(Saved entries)
--- START ---

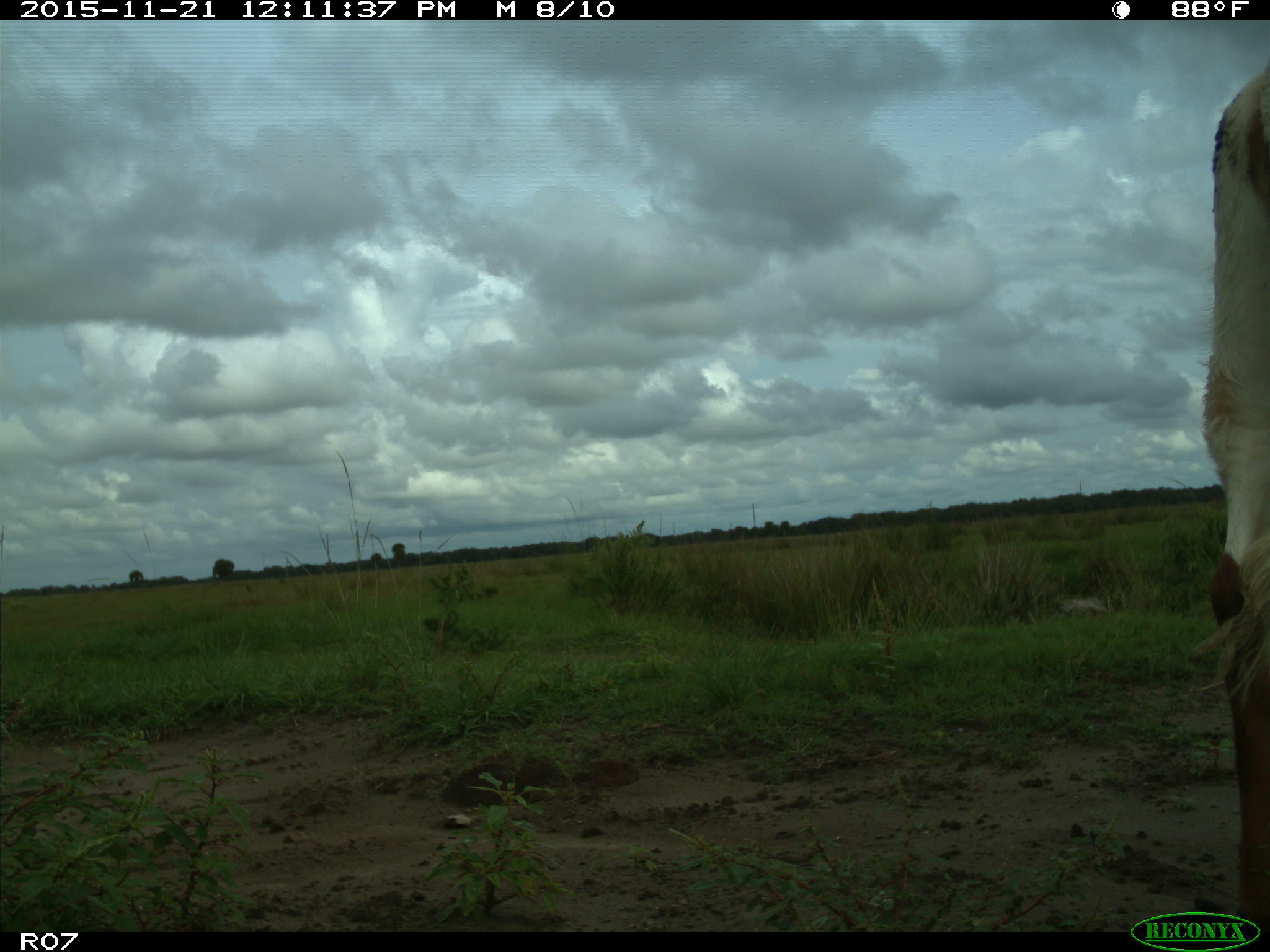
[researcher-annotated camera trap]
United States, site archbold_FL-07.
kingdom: Animalia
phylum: Chordata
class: Mammalia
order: Artiodactyla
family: Bovidae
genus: Bos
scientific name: Bos taurus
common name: domestic cow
Bos taurus (domestic cow).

--- END ---

Give every line above again exactly, omitting whatever pictures appear.

Solution =>
[researcher-annotated camera trap]
United States, site archbold_FL-07.
kingdom: Animalia
phylum: Chordata
class: Mammalia
order: Artiodactyla
family: Bovidae
genus: Bos
scientific name: Bos taurus
common name: domestic cow
Bos taurus (domestic cow).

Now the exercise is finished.